# WHAT YOU ARE ASKED TO DO
The records should be written out in full, with nothing altered.

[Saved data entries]
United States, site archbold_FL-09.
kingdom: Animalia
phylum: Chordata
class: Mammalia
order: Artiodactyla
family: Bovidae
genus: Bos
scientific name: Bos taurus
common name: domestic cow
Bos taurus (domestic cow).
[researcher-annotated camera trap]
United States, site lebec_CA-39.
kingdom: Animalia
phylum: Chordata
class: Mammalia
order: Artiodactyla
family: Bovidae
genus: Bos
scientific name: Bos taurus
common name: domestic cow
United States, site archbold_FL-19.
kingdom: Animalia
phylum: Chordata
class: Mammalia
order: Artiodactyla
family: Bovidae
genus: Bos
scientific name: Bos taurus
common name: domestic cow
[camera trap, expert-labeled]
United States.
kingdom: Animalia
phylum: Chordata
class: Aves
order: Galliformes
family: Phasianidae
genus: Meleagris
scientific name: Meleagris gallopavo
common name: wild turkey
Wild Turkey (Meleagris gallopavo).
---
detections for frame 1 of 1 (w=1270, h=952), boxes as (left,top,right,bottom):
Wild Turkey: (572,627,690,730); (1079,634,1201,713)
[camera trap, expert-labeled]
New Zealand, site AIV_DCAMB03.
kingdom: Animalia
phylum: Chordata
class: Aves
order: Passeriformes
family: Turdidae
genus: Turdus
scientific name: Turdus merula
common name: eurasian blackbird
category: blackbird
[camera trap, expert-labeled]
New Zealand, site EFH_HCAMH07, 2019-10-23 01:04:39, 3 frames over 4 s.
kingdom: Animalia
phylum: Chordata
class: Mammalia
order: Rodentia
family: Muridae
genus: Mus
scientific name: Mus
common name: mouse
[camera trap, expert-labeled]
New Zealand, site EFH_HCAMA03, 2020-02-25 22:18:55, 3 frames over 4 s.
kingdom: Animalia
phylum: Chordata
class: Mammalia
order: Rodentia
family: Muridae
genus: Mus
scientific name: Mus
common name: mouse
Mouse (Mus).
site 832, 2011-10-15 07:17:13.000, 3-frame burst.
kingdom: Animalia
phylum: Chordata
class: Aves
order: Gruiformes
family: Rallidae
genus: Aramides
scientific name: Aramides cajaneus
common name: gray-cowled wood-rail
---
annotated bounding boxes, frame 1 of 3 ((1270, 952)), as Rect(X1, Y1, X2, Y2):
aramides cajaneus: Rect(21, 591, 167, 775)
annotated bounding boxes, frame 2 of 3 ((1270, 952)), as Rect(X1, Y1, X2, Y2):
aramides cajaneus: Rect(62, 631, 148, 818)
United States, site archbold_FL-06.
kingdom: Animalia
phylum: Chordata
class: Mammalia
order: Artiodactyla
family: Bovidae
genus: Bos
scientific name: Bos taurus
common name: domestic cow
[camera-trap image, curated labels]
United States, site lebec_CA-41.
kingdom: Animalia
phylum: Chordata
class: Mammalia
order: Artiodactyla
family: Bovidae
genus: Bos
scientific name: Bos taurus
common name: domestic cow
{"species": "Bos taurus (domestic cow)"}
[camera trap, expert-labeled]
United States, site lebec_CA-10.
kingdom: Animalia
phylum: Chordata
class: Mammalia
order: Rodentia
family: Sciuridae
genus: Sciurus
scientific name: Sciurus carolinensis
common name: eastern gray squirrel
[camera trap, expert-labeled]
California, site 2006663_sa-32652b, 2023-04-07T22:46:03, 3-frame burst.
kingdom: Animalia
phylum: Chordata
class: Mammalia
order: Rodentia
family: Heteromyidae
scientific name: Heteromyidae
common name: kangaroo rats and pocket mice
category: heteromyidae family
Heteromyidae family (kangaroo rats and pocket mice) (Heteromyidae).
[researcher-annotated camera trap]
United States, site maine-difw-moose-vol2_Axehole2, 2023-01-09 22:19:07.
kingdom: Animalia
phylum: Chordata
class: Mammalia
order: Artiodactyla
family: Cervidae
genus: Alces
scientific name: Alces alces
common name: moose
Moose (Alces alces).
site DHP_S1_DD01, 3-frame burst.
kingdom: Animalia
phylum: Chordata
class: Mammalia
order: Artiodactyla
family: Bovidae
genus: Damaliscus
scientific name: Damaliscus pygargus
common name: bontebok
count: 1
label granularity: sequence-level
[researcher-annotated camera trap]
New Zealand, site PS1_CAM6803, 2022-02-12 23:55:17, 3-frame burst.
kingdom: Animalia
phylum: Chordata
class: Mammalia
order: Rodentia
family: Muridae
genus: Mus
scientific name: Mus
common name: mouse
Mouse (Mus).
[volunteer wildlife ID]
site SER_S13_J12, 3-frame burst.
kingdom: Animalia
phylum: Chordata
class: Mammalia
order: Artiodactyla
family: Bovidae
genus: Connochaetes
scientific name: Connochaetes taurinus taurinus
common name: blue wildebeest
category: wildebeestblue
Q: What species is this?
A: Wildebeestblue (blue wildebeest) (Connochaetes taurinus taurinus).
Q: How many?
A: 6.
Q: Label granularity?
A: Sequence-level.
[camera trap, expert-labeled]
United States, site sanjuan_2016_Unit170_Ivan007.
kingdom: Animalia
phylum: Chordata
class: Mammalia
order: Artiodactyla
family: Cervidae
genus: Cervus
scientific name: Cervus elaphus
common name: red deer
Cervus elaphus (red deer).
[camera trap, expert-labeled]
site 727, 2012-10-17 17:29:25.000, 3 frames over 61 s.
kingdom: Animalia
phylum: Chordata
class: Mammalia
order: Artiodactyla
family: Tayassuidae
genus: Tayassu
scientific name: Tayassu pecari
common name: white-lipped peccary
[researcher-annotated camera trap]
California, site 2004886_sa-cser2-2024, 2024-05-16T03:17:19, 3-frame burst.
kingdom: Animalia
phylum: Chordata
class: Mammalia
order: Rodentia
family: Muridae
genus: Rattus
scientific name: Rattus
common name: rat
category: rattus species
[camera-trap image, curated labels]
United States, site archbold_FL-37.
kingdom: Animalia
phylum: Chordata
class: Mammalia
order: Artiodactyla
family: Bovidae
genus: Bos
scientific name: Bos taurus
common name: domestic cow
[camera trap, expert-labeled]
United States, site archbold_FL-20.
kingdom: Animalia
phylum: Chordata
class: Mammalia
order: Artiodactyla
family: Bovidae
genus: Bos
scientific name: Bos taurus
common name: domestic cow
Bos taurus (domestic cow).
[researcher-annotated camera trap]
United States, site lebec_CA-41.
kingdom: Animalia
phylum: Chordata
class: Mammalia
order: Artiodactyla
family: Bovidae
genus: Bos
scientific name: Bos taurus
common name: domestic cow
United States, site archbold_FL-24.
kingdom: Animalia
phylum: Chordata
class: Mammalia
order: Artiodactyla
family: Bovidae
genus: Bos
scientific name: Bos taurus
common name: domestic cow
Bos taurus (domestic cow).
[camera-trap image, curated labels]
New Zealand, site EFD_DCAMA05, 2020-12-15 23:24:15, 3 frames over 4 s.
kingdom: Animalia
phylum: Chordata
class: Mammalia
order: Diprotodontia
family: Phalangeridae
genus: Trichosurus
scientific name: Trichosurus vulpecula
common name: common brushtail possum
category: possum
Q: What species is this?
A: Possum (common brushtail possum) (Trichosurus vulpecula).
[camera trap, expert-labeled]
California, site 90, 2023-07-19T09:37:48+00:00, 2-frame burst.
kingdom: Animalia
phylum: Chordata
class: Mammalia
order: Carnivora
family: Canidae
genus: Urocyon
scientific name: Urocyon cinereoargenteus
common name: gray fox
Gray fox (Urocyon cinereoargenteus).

# FINAL ANSWER
United States, site archbold_FL-09.
kingdom: Animalia
phylum: Chordata
class: Mammalia
order: Artiodactyla
family: Bovidae
genus: Bos
scientific name: Bos taurus
common name: domestic cow
Bos taurus (domestic cow).
[researcher-annotated camera trap]
United States, site lebec_CA-39.
kingdom: Animalia
phylum: Chordata
class: Mammalia
order: Artiodactyla
family: Bovidae
genus: Bos
scientific name: Bos taurus
common name: domestic cow
United States, site archbold_FL-19.
kingdom: Animalia
phylum: Chordata
class: Mammalia
order: Artiodactyla
family: Bovidae
genus: Bos
scientific name: Bos taurus
common name: domestic cow
[camera trap, expert-labeled]
United States.
kingdom: Animalia
phylum: Chordata
class: Aves
order: Galliformes
family: Phasianidae
genus: Meleagris
scientific name: Meleagris gallopavo
common name: wild turkey
Wild Turkey (Meleagris gallopavo).
---
detections for frame 1 of 1 (w=1270, h=952), boxes as (left,top,right,bottom):
Wild Turkey: (572,627,690,730); (1079,634,1201,713)
[camera trap, expert-labeled]
New Zealand, site AIV_DCAMB03.
kingdom: Animalia
phylum: Chordata
class: Aves
order: Passeriformes
family: Turdidae
genus: Turdus
scientific name: Turdus merula
common name: eurasian blackbird
category: blackbird
[camera trap, expert-labeled]
New Zealand, site EFH_HCAMH07, 2019-10-23 01:04:39, 3 frames over 4 s.
kingdom: Animalia
phylum: Chordata
class: Mammalia
order: Rodentia
family: Muridae
genus: Mus
scientific name: Mus
common name: mouse
[camera trap, expert-labeled]
New Zealand, site EFH_HCAMA03, 2020-02-25 22:18:55, 3 frames over 4 s.
kingdom: Animalia
phylum: Chordata
class: Mammalia
order: Rodentia
family: Muridae
genus: Mus
scientific name: Mus
common name: mouse
Mouse (Mus).
site 832, 2011-10-15 07:17:13.000, 3-frame burst.
kingdom: Animalia
phylum: Chordata
class: Aves
order: Gruiformes
family: Rallidae
genus: Aramides
scientific name: Aramides cajaneus
common name: gray-cowled wood-rail
---
annotated bounding boxes, frame 1 of 3 ((1270, 952)), as Rect(X1, Y1, X2, Y2):
aramides cajaneus: Rect(21, 591, 167, 775)
annotated bounding boxes, frame 2 of 3 ((1270, 952)), as Rect(X1, Y1, X2, Y2):
aramides cajaneus: Rect(62, 631, 148, 818)
United States, site archbold_FL-06.
kingdom: Animalia
phylum: Chordata
class: Mammalia
order: Artiodactyla
family: Bovidae
genus: Bos
scientific name: Bos taurus
common name: domestic cow
[camera-trap image, curated labels]
United States, site lebec_CA-41.
kingdom: Animalia
phylum: Chordata
class: Mammalia
order: Artiodactyla
family: Bovidae
genus: Bos
scientific name: Bos taurus
common name: domestic cow
{"species": "Bos taurus (domestic cow)"}
[camera trap, expert-labeled]
United States, site lebec_CA-10.
kingdom: Animalia
phylum: Chordata
class: Mammalia
order: Rodentia
family: Sciuridae
genus: Sciurus
scientific name: Sciurus carolinensis
common name: eastern gray squirrel
[camera trap, expert-labeled]
California, site 2006663_sa-32652b, 2023-04-07T22:46:03, 3-frame burst.
kingdom: Animalia
phylum: Chordata
class: Mammalia
order: Rodentia
family: Heteromyidae
scientific name: Heteromyidae
common name: kangaroo rats and pocket mice
category: heteromyidae family
Heteromyidae family (kangaroo rats and pocket mice) (Heteromyidae).
[researcher-annotated camera trap]
United States, site maine-difw-moose-vol2_Axehole2, 2023-01-09 22:19:07.
kingdom: Animalia
phylum: Chordata
class: Mammalia
order: Artiodactyla
family: Cervidae
genus: Alces
scientific name: Alces alces
common name: moose
Moose (Alces alces).
site DHP_S1_DD01, 3-frame burst.
kingdom: Animalia
phylum: Chordata
class: Mammalia
order: Artiodactyla
family: Bovidae
genus: Damaliscus
scientific name: Damaliscus pygargus
common name: bontebok
count: 1
label granularity: sequence-level
[researcher-annotated camera trap]
New Zealand, site PS1_CAM6803, 2022-02-12 23:55:17, 3-frame burst.
kingdom: Animalia
phylum: Chordata
class: Mammalia
order: Rodentia
family: Muridae
genus: Mus
scientific name: Mus
common name: mouse
Mouse (Mus).
[volunteer wildlife ID]
site SER_S13_J12, 3-frame burst.
kingdom: Animalia
phylum: Chordata
class: Mammalia
order: Artiodactyla
family: Bovidae
genus: Connochaetes
scientific name: Connochaetes taurinus taurinus
common name: blue wildebeest
category: wildebeestblue
Q: What species is this?
A: Wildebeestblue (blue wildebeest) (Connochaetes taurinus taurinus).
Q: How many?
A: 6.
Q: Label granularity?
A: Sequence-level.
[camera trap, expert-labeled]
United States, site sanjuan_2016_Unit170_Ivan007.
kingdom: Animalia
phylum: Chordata
class: Mammalia
order: Artiodactyla
family: Cervidae
genus: Cervus
scientific name: Cervus elaphus
common name: red deer
Cervus elaphus (red deer).
[camera trap, expert-labeled]
site 727, 2012-10-17 17:29:25.000, 3 frames over 61 s.
kingdom: Animalia
phylum: Chordata
class: Mammalia
order: Artiodactyla
family: Tayassuidae
genus: Tayassu
scientific name: Tayassu pecari
common name: white-lipped peccary
[researcher-annotated camera trap]
California, site 2004886_sa-cser2-2024, 2024-05-16T03:17:19, 3-frame burst.
kingdom: Animalia
phylum: Chordata
class: Mammalia
order: Rodentia
family: Muridae
genus: Rattus
scientific name: Rattus
common name: rat
category: rattus species
[camera-trap image, curated labels]
United States, site archbold_FL-37.
kingdom: Animalia
phylum: Chordata
class: Mammalia
order: Artiodactyla
family: Bovidae
genus: Bos
scientific name: Bos taurus
common name: domestic cow
[camera trap, expert-labeled]
United States, site archbold_FL-20.
kingdom: Animalia
phylum: Chordata
class: Mammalia
order: Artiodactyla
family: Bovidae
genus: Bos
scientific name: Bos taurus
common name: domestic cow
Bos taurus (domestic cow).
[researcher-annotated camera trap]
United States, site lebec_CA-41.
kingdom: Animalia
phylum: Chordata
class: Mammalia
order: Artiodactyla
family: Bovidae
genus: Bos
scientific name: Bos taurus
common name: domestic cow
United States, site archbold_FL-24.
kingdom: Animalia
phylum: Chordata
class: Mammalia
order: Artiodactyla
family: Bovidae
genus: Bos
scientific name: Bos taurus
common name: domestic cow
Bos taurus (domestic cow).
[camera-trap image, curated labels]
New Zealand, site EFD_DCAMA05, 2020-12-15 23:24:15, 3 frames over 4 s.
kingdom: Animalia
phylum: Chordata
class: Mammalia
order: Diprotodontia
family: Phalangeridae
genus: Trichosurus
scientific name: Trichosurus vulpecula
common name: common brushtail possum
category: possum
Q: What species is this?
A: Possum (common brushtail possum) (Trichosurus vulpecula).
[camera trap, expert-labeled]
California, site 90, 2023-07-19T09:37:48+00:00, 2-frame burst.
kingdom: Animalia
phylum: Chordata
class: Mammalia
order: Carnivora
family: Canidae
genus: Urocyon
scientific name: Urocyon cinereoargenteus
common name: gray fox
Gray fox (Urocyon cinereoargenteus).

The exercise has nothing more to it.